» To do
Copy the material below word for word, from the line containing "Is (x=304, y=236)" through the end of the material, omitting the pictures.

» Stored entries
+--
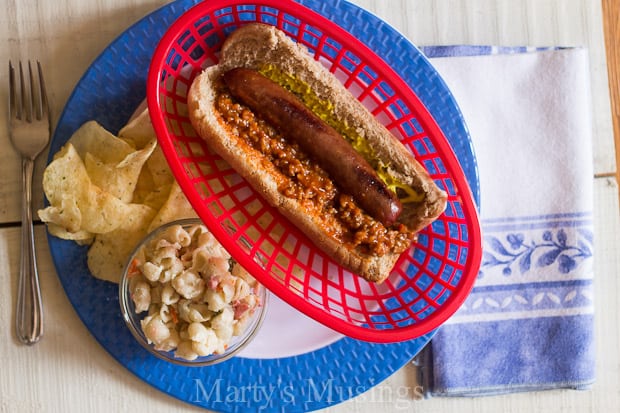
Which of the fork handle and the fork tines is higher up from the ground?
the fork tines

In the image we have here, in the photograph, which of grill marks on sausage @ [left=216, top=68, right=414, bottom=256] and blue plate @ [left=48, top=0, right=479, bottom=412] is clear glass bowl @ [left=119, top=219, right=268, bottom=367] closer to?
blue plate @ [left=48, top=0, right=479, bottom=412]

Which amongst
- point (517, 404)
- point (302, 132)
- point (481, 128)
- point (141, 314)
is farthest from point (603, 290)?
Answer: point (141, 314)

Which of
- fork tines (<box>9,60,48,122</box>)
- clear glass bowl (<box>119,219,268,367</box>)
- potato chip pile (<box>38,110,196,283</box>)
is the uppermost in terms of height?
fork tines (<box>9,60,48,122</box>)

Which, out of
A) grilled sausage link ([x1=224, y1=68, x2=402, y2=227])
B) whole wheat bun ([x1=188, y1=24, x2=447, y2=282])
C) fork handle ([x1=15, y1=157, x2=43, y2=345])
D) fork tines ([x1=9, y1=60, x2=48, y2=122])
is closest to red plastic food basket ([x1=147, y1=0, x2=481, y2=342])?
whole wheat bun ([x1=188, y1=24, x2=447, y2=282])

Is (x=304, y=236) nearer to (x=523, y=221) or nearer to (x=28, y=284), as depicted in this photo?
(x=523, y=221)

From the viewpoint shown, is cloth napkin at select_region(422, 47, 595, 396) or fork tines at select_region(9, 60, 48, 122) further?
cloth napkin at select_region(422, 47, 595, 396)

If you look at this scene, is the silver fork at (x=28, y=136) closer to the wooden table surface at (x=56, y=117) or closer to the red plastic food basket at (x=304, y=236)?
the wooden table surface at (x=56, y=117)

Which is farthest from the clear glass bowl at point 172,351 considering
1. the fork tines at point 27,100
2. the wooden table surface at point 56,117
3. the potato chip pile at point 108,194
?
the fork tines at point 27,100
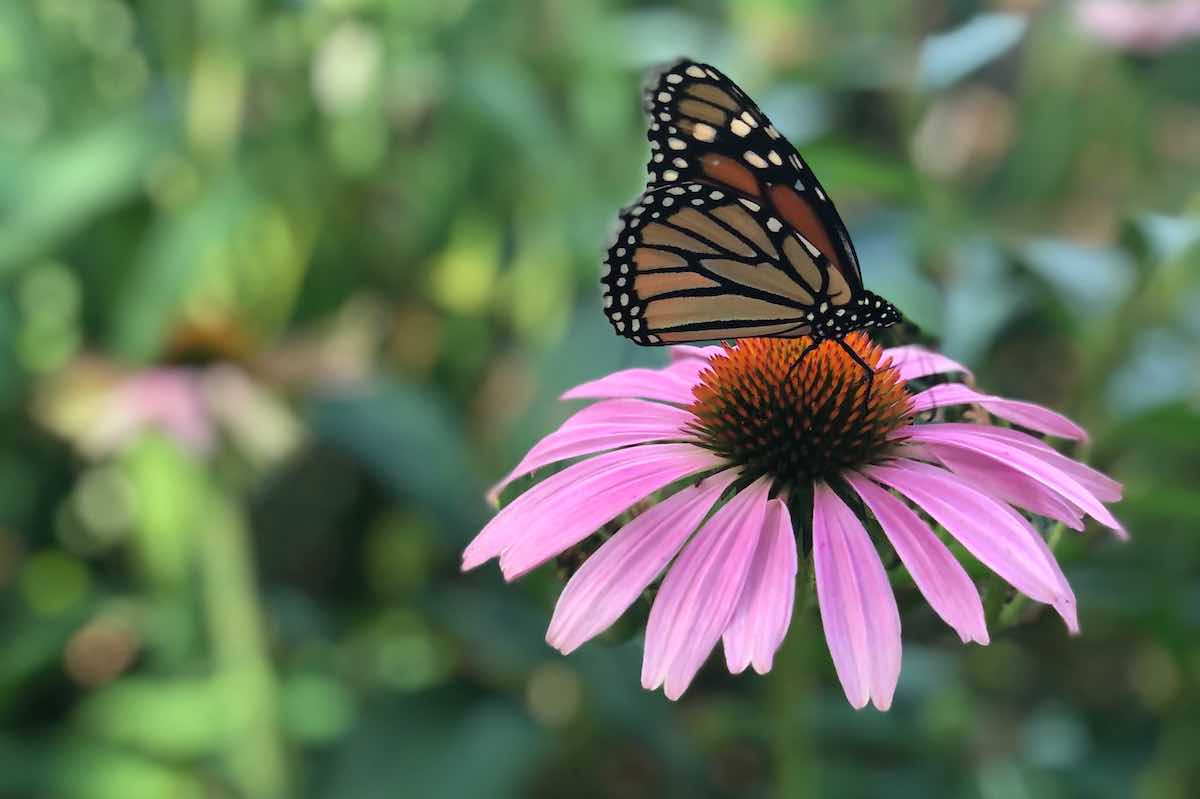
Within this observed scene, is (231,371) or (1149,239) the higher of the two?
(231,371)

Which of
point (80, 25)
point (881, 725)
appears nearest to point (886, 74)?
point (881, 725)

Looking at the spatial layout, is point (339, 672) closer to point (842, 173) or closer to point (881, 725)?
point (881, 725)

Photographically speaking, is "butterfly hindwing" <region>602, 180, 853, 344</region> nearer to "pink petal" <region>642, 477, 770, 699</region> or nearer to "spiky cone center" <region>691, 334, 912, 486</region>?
"spiky cone center" <region>691, 334, 912, 486</region>

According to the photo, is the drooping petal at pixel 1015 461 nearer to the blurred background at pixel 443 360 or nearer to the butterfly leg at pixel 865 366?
the butterfly leg at pixel 865 366

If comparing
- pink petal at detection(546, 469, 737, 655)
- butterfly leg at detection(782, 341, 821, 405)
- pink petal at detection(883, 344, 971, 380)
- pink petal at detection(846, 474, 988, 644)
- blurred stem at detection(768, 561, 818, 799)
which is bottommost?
blurred stem at detection(768, 561, 818, 799)

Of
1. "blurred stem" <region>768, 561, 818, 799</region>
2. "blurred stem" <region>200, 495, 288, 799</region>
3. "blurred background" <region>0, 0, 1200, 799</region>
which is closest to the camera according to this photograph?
"blurred stem" <region>768, 561, 818, 799</region>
+--
» Task output
Is (x=304, y=236) nearer to (x=523, y=221) or nearer to (x=28, y=284), as depicted in this photo?
(x=523, y=221)

From the viewpoint shown, is cloth napkin at select_region(422, 47, 595, 396) or fork tines at select_region(9, 60, 48, 122) further?
cloth napkin at select_region(422, 47, 595, 396)

If you look at this scene, is the silver fork at (x=28, y=136) closer to the wooden table surface at (x=56, y=117) or closer to the red plastic food basket at (x=304, y=236)?
the wooden table surface at (x=56, y=117)

Which is farthest from the clear glass bowl at point 172,351 considering
1. the fork tines at point 27,100
2. the wooden table surface at point 56,117
3. the potato chip pile at point 108,194
?
the fork tines at point 27,100
Within this observed scene, is (231,371) or (1149,239) the higher of the two?
(231,371)

Which of
point (80, 25)
point (881, 725)
appears nearest to point (886, 74)?
point (881, 725)

Looking at the spatial layout, is point (339, 672) closer to point (842, 173) or closer to point (881, 725)?
point (881, 725)

Photographically speaking, is "butterfly hindwing" <region>602, 180, 853, 344</region> nearer to "pink petal" <region>642, 477, 770, 699</region> or nearer to "spiky cone center" <region>691, 334, 912, 486</region>?
"spiky cone center" <region>691, 334, 912, 486</region>

According to the photo, is the drooping petal at pixel 1015 461 nearer to the blurred background at pixel 443 360 or nearer to the butterfly leg at pixel 865 366?
the butterfly leg at pixel 865 366

If comparing
- pink petal at detection(546, 469, 737, 655)
- butterfly leg at detection(782, 341, 821, 405)
- pink petal at detection(883, 344, 971, 380)
- pink petal at detection(846, 474, 988, 644)
- blurred stem at detection(768, 561, 818, 799)
which is bottommost?
blurred stem at detection(768, 561, 818, 799)

Of
1. "blurred stem" <region>768, 561, 818, 799</region>
2. "blurred stem" <region>200, 495, 288, 799</region>
3. "blurred background" <region>0, 0, 1200, 799</region>
which is closest to the camera according to this photograph?
"blurred stem" <region>768, 561, 818, 799</region>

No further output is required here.